T Cells Continue to Play on the ATP Circuit

Editorial

The generation of immune responses involves the coordinated communication between cells through direct cell-to-cell contact and the release of various soluble factors binding to their respective receptors. Of the many soluble factors and receptors known, there is growing evidence that the release of extracellular adenosine triphosphate (ATP) and its subsequent activation of cell-surface ligand-gated cation channels belonging to the family of P2X receptors (P2X1-7) play important roles in communication between immune cells [1]. Much of what is understood about the roles of extracellular ATP and the activation of P2X receptors during an immune response has been inferred from in vitro studies requiring the addition of exogenous ATP or from studies using rodent models of inflammation and immunity [2]. Nevertheless our understanding of the extracellular ATP-P2X receptor axes operating between immune cells, including CD4⁺ T cells, during immune responses is limited.

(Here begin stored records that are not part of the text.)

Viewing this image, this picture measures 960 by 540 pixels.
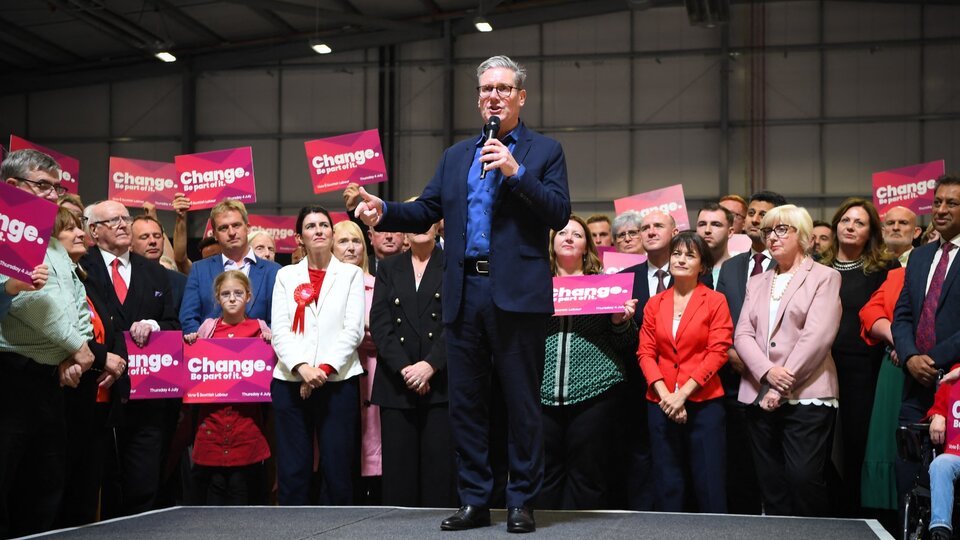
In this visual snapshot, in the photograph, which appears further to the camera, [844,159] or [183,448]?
[844,159]

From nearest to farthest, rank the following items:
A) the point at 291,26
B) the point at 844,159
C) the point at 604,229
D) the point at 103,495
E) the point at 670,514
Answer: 1. the point at 670,514
2. the point at 103,495
3. the point at 604,229
4. the point at 844,159
5. the point at 291,26

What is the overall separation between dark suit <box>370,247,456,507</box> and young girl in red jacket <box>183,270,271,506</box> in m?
0.71

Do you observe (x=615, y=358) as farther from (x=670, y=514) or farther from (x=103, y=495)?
(x=103, y=495)

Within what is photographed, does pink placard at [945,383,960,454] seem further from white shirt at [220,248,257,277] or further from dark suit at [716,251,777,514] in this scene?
white shirt at [220,248,257,277]

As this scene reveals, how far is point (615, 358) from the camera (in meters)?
4.78

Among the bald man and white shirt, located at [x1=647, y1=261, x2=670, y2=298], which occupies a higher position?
the bald man

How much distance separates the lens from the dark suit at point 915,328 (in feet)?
13.3

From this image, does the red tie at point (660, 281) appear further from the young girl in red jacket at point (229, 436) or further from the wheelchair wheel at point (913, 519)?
the young girl in red jacket at point (229, 436)

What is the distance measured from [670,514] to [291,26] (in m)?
14.0

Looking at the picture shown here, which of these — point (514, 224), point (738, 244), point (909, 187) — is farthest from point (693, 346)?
point (909, 187)

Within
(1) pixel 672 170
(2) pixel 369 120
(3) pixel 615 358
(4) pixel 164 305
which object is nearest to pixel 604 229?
(3) pixel 615 358

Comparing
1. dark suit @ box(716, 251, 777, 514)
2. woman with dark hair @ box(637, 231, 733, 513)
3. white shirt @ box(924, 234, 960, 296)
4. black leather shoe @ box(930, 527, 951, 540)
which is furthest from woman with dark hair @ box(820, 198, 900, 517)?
black leather shoe @ box(930, 527, 951, 540)

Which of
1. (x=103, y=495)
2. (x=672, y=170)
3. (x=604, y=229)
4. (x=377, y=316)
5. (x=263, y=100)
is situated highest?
(x=263, y=100)

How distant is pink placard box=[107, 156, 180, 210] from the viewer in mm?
7785
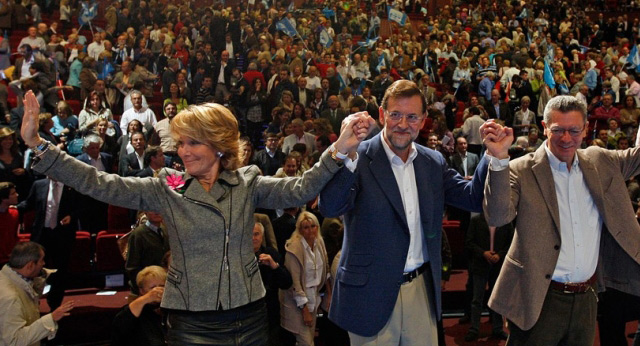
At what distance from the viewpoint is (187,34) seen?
12898mm

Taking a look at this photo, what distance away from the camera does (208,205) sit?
206 centimetres

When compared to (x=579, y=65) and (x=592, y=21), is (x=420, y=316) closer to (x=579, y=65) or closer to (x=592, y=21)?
(x=579, y=65)

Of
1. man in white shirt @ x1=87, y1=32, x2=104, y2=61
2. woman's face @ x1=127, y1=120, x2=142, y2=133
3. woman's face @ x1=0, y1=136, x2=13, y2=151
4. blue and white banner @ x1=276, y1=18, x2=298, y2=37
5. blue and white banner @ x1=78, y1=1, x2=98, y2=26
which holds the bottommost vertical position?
woman's face @ x1=0, y1=136, x2=13, y2=151

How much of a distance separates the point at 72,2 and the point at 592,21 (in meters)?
15.6

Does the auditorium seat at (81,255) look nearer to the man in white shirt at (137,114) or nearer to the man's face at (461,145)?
the man in white shirt at (137,114)

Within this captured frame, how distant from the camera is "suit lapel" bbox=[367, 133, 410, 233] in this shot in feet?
7.98

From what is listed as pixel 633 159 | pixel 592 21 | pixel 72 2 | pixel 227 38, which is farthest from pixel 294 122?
pixel 592 21

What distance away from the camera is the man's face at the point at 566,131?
2654mm

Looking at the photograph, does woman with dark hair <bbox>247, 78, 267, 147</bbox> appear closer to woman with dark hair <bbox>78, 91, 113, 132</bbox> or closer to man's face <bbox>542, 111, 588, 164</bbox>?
woman with dark hair <bbox>78, 91, 113, 132</bbox>

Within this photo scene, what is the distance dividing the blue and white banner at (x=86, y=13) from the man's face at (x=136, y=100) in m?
6.53

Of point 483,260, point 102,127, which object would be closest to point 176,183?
point 483,260

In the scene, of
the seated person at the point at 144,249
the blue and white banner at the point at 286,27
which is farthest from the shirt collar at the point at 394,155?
the blue and white banner at the point at 286,27

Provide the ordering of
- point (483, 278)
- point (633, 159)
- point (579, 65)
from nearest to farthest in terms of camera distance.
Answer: point (633, 159) → point (483, 278) → point (579, 65)

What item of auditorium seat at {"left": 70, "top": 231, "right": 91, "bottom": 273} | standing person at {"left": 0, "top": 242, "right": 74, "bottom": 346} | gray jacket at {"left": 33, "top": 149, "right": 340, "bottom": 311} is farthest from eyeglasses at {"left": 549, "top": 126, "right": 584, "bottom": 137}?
auditorium seat at {"left": 70, "top": 231, "right": 91, "bottom": 273}
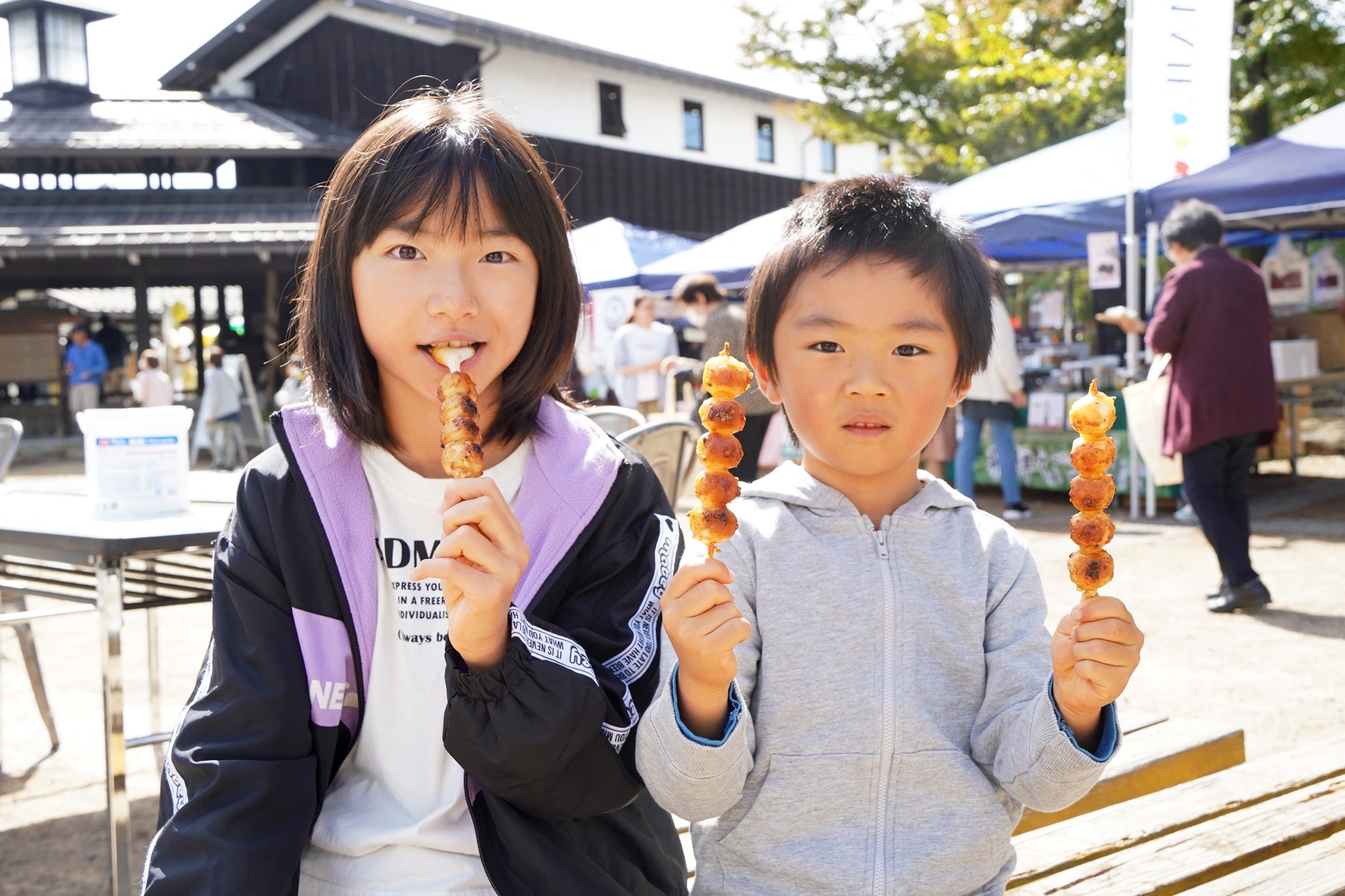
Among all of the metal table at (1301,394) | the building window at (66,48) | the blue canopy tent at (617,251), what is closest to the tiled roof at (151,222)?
the building window at (66,48)

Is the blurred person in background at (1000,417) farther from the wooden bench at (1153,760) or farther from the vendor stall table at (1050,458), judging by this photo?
the wooden bench at (1153,760)

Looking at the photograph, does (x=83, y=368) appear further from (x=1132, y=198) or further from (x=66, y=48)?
(x=1132, y=198)

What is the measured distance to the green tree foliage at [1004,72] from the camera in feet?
47.6

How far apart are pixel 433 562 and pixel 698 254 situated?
37.2ft

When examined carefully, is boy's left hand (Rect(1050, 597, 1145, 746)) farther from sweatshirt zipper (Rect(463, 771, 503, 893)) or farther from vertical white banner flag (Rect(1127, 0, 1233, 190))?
vertical white banner flag (Rect(1127, 0, 1233, 190))

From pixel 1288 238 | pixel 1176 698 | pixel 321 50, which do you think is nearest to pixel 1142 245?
pixel 1288 238

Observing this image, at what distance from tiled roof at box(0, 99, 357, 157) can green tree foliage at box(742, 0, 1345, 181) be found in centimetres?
891

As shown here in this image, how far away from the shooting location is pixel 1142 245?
45.8 feet

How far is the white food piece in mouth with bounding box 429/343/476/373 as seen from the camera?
1.58m

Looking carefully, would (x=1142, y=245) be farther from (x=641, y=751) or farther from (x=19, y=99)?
(x=19, y=99)

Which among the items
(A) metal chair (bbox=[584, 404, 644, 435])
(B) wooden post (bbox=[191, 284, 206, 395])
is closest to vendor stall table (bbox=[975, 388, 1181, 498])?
(A) metal chair (bbox=[584, 404, 644, 435])

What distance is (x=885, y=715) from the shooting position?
164cm

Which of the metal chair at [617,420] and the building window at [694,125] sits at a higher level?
the building window at [694,125]

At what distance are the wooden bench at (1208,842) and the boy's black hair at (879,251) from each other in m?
0.95
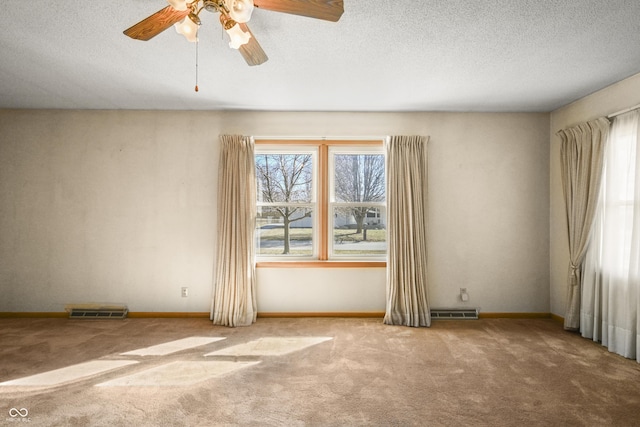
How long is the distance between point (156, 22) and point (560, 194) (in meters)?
4.52

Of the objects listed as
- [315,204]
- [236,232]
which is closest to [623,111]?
[315,204]

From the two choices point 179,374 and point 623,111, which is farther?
point 623,111

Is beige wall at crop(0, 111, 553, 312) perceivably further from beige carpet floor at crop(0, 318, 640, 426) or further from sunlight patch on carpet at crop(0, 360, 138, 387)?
sunlight patch on carpet at crop(0, 360, 138, 387)

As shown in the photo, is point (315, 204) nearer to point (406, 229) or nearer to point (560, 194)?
point (406, 229)

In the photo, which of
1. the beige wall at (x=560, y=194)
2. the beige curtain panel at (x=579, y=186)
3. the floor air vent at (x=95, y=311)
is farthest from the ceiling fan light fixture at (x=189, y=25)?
the beige wall at (x=560, y=194)

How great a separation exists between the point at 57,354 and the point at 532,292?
17.1ft

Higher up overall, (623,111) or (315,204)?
(623,111)

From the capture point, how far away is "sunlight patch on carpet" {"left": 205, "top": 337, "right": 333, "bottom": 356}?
3.21 meters

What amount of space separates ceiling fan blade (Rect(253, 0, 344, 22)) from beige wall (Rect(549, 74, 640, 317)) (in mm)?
3356

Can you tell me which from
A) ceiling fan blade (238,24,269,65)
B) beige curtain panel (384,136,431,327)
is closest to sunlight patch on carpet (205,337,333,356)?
beige curtain panel (384,136,431,327)

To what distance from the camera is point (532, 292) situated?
434 cm

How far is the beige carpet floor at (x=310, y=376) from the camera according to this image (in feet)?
7.24

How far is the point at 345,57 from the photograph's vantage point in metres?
2.85

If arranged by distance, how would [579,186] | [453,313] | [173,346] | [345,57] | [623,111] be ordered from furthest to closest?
[453,313]
[579,186]
[173,346]
[623,111]
[345,57]
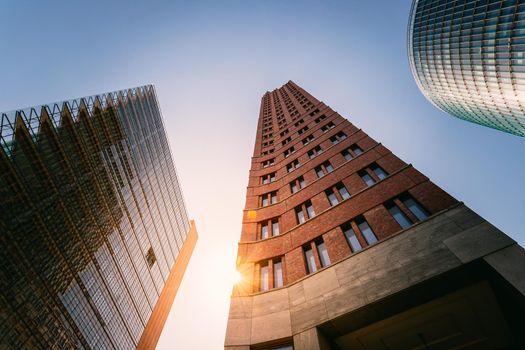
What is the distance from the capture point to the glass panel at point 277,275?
14086 mm

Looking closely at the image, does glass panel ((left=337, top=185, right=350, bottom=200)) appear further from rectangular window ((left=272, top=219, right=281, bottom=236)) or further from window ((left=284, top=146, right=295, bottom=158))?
window ((left=284, top=146, right=295, bottom=158))

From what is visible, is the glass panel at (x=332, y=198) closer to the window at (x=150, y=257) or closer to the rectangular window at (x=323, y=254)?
the rectangular window at (x=323, y=254)

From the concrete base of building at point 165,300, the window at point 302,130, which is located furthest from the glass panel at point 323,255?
the concrete base of building at point 165,300

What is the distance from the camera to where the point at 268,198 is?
23.2m

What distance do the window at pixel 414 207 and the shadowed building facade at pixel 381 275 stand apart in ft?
0.15

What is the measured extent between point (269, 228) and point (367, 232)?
702 cm

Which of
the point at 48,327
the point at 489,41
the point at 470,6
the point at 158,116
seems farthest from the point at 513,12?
the point at 48,327

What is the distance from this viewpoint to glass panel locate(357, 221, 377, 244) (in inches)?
520

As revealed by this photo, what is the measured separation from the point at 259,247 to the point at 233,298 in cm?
396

Previous studies have demonstrated that extracellular ATP can modulate T cell function in an autocrine fashion. ATP released following CD4⁺ Tcell activation and its subsequent binding to P2X1, P2X4 and P2X7 receptors can promote interleukin (IL)-2 production and cell proliferation [3-5]. Alternatively, activation of P2X receptors by extracellular ATP can inhibit the generation and immunosuppressive function of regulatory T cells, and promote the development of IL-17 producing CD4⁺ Tcells [6]. Now in a recent study by Wang and colleagues [7], evidence is provided that extracellular ATP can also function in a paracrine manner to induce calcium waves between activated and bystander CD4⁺ T cells to limit their motility in lymph nodes during priming by dendritic cells.

Wang and colleagues used ultraviolet (UV) photolysis of caged inositol 1,4,5-triphosphate (IP3) in single cells to mimic the cellular signaling events downstream of T-cell receptor activation. Using this system with human peripheral blood CD4⁺ T cells, Jurkat T cells or murine lymph node slices, the authors not only observed calcium influx in cells exposed to UV light but also the propagation of calcium signals to bystander T cells not exposed by UV light. This phenomenon of spreading calcium signals, termed calcium waves, is observed in many cell types and represents a rapid spatio-temporal movement of information across tissues [8]. Through use of the ATP hydrolyzing enzyme, apyrase, Wang and colleagues established that extracellular ATP was responsible for the calcium signals in both an autocrine and paracrine fashion. Furthermore, UV photolysis of caged IP3 resulted in the release of detectable amounts of extracellular ATP, comparable to that released from T cells following activation with anti-CD3 and anti-CD28 antibodies.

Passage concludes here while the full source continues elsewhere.